Underdogs win U.S. snow-sculpting title
ST. PAUL — When the No. 1 snow-sculpting team from Minnesota was bumped from the national competition over the political theme of its entry, a runner-up was pressed to compete and took first place Saturday, Feb. 2, in Wisconsin.
No one was more surprised than they were.
“It was totally unexpected for me,” said Heather Friedli, 37, of St. Paul. “I had my hands over my face. I was crying when I walked up on stage to get my award.”
To compete in the annual snow-sculpting competition in Lake Geneva, Wis., participants must first win in their home state the year before.

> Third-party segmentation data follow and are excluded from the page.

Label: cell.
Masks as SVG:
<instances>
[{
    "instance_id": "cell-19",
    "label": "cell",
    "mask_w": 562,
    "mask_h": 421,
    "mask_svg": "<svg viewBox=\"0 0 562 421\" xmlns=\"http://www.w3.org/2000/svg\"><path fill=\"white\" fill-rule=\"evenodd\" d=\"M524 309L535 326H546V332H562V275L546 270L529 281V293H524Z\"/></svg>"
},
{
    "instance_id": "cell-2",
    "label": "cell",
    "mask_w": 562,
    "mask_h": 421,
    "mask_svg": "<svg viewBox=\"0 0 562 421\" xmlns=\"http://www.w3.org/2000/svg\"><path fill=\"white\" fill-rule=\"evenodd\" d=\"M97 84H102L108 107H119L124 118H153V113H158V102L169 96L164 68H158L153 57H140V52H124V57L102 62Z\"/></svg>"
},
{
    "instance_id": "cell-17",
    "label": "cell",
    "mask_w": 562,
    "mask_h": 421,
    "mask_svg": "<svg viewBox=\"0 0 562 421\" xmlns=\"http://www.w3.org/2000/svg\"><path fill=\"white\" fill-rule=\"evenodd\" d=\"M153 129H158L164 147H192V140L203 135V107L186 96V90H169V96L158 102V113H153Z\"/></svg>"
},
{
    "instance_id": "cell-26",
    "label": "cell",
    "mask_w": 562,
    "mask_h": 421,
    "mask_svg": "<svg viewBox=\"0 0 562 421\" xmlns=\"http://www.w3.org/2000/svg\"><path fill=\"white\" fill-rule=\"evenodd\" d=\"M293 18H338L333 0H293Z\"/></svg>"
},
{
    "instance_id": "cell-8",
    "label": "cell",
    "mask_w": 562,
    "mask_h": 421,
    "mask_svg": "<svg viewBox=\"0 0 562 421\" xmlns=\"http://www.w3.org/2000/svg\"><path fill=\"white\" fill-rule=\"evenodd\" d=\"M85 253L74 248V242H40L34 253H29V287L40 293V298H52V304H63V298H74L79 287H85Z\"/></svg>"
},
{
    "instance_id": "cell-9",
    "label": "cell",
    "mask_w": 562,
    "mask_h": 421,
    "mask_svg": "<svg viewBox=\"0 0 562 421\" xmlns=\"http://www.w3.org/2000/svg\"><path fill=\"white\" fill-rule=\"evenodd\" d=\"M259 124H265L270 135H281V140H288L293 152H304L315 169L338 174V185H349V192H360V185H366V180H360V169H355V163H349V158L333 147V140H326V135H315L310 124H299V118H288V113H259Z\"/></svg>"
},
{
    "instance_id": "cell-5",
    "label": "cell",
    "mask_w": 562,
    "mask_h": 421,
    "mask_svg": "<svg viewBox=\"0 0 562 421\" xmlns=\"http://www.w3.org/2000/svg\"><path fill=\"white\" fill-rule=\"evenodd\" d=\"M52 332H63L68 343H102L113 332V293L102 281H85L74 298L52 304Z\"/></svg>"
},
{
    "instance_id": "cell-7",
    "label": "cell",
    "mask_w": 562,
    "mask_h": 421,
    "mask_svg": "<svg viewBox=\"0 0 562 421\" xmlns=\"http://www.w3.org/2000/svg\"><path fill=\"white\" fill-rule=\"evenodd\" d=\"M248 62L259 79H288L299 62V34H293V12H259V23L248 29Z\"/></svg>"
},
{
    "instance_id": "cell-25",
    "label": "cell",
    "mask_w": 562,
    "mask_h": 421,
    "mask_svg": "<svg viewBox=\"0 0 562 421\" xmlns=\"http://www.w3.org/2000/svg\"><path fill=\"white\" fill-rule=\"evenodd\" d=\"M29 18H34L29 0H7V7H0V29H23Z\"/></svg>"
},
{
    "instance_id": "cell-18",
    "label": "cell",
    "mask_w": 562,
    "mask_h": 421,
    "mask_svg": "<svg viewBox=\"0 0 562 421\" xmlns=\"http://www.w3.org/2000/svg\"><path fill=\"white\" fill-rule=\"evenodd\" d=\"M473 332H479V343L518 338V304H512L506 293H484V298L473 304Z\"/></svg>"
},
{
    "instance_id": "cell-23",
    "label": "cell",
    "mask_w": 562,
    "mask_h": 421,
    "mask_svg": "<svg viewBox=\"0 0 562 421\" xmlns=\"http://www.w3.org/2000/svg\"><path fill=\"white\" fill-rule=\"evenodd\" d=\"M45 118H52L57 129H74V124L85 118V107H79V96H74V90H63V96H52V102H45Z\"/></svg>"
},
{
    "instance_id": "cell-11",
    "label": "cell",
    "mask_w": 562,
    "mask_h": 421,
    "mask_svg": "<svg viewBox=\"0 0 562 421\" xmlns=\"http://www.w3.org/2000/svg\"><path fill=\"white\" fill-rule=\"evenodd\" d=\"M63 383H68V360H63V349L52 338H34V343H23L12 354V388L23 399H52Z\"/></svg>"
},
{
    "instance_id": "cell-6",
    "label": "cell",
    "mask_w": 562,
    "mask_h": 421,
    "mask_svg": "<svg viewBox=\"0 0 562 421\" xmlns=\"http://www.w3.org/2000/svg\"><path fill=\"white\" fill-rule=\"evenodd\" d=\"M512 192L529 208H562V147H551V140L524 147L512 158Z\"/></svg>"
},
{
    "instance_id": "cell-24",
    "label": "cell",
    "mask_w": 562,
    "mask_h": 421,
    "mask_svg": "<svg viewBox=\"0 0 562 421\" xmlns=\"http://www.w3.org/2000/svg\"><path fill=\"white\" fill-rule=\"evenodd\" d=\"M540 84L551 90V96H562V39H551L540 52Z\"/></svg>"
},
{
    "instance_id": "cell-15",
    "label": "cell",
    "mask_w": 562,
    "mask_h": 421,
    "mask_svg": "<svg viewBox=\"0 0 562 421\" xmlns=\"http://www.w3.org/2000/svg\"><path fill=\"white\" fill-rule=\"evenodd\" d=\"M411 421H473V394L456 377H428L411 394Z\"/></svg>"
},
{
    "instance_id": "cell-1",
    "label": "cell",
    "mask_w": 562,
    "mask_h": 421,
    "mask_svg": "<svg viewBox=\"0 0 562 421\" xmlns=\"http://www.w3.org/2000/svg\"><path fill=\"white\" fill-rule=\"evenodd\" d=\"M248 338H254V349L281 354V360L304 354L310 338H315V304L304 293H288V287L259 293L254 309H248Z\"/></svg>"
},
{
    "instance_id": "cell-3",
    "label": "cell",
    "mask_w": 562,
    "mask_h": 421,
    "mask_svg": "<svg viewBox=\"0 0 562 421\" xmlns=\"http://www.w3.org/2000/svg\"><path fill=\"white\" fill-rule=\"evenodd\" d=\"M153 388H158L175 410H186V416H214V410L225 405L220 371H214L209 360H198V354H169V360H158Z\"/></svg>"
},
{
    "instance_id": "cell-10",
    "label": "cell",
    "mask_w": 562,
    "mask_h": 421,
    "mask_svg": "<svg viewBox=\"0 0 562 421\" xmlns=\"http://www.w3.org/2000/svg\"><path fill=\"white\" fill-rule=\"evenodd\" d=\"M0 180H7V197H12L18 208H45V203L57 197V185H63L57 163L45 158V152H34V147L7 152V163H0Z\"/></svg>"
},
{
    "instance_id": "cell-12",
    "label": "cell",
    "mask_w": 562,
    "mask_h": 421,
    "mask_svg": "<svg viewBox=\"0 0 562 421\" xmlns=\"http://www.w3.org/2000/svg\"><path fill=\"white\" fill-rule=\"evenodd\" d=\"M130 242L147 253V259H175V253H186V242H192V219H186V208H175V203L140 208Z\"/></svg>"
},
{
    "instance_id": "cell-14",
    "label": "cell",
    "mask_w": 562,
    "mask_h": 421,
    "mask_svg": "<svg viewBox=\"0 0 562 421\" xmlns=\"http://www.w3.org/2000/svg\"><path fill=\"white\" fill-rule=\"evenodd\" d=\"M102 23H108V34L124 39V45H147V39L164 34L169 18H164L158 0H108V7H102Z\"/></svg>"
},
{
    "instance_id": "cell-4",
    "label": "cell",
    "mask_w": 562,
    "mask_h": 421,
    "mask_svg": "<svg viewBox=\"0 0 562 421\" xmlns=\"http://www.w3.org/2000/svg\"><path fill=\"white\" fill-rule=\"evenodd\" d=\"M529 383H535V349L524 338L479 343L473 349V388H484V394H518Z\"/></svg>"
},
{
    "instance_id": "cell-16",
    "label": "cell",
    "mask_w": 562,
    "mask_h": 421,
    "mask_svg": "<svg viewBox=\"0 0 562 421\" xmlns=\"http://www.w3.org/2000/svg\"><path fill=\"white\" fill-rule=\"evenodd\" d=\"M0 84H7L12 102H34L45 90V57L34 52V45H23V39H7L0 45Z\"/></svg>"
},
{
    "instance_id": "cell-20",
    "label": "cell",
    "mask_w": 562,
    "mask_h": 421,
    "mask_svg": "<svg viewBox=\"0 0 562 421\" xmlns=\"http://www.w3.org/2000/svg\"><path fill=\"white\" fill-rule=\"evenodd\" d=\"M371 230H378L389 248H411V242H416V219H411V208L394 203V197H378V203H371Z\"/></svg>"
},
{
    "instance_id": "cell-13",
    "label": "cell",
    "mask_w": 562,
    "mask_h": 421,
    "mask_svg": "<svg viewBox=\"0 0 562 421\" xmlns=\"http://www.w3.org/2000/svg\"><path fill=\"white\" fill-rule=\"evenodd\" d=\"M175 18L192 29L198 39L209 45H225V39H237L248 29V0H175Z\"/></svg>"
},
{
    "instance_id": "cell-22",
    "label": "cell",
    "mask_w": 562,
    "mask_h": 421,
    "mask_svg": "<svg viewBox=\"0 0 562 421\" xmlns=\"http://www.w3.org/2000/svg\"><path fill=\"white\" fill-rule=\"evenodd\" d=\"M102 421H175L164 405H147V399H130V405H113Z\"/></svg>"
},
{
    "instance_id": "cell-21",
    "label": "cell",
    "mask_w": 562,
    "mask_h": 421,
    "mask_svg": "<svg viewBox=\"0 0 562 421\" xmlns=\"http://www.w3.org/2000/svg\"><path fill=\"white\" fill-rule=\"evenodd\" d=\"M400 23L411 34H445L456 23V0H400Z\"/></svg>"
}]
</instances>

Last year, Friedli and her teammates Jaymie Stocks, of Ely, Minn., and Keith Pederson, of St. Paul, didn’t even place with their butterfly-themed sculpture called “Metamorphosis.”
Dusty Thune’s team won first with “Ascension,” and two other teams won second and third place at the state competition held during the St. Paul Winter Carnival.
So this year, Thune, of St. Paul, was set to compete in the U.S. National Snow Sculpting Championship in Lake Geneva. Except the organizers weren’t too fond of his planned sculpture’s theme, which took a dim view of President Donald Trump. When Thune refused to change it, he was banned from the competition.
The second- and third-place teams couldn’t go to Lake Geneva, so organizers called up Stocks to see if her team, Dino Fight — named for a previous dinosaur sculpture — could take Thune’s place.
They accepted, with less than a month to plan. They were also down a team member, as Pederson couldn’t go.
It was the first of many obstacles the team would face before winning the championship.
Friedli wanted a former snow-sculpting rival, Adam Turner, to join their team, but he had moved to Arizona. That didn’t matter to him. He hopped on a plane and came up to help out.
Then came the frigid “polar vortex,” which cut a precious day off their sculpting schedule.
“It was minus 27,” Friedli said. “Our eyelashes were freezing together while we were sculpting.”
After that, Friedli’s car got a flat tire. Then a pipe in their hotel froze and caused them to scramble to get their gear out before their room flooded. Then came the injuries.
Friedli cut her finger with a saw. Stocks stabbed her thigh with a chisel. Turner came down with the flu.
“So many things happened! It was epic!” Friedli said.
But the team persisted, crafting a cylinder of snow 8 feet across and 9 feet high with saws, axes, files, shovels and other implements.
The team’s sculpture, titled “Arise from the Storm,” seemed to embody the struggles they had endured to finish. It was a graceful heron preparing to take flight from a stormy sea.
“Herons bring hope,” she said. “We wanted to talk about how even though life gives you all these trials, you can rise up from the storm.”
On the last evening before judging, Friedli walked up onto a balcony and looked over all the sculptures. At that moment, she thought they had a chance to win.
“Unlike a lot of the sculptures, ours was fine art,” she said. “It was a different product than a lot of the others happening here. It set us apart.”
The sculptures are judged by the artists themselves in such a way that they are unable to vote for themselves. Friedli said her team got a near-unanimous vote.
As the temperature suddenly rose to near 40 degrees Saturday, the judging ended just before the heron’s wings fell off.
“I felt like it was the mic drop of snow sculpture,” Friedli said, laughing.
With a national win under their belts, and the organizers planning a world competition next year, Team Dino Fight could go on to be world champions.
“If that’s the case, we will be the team representing Minnesota in the world competition,” she said.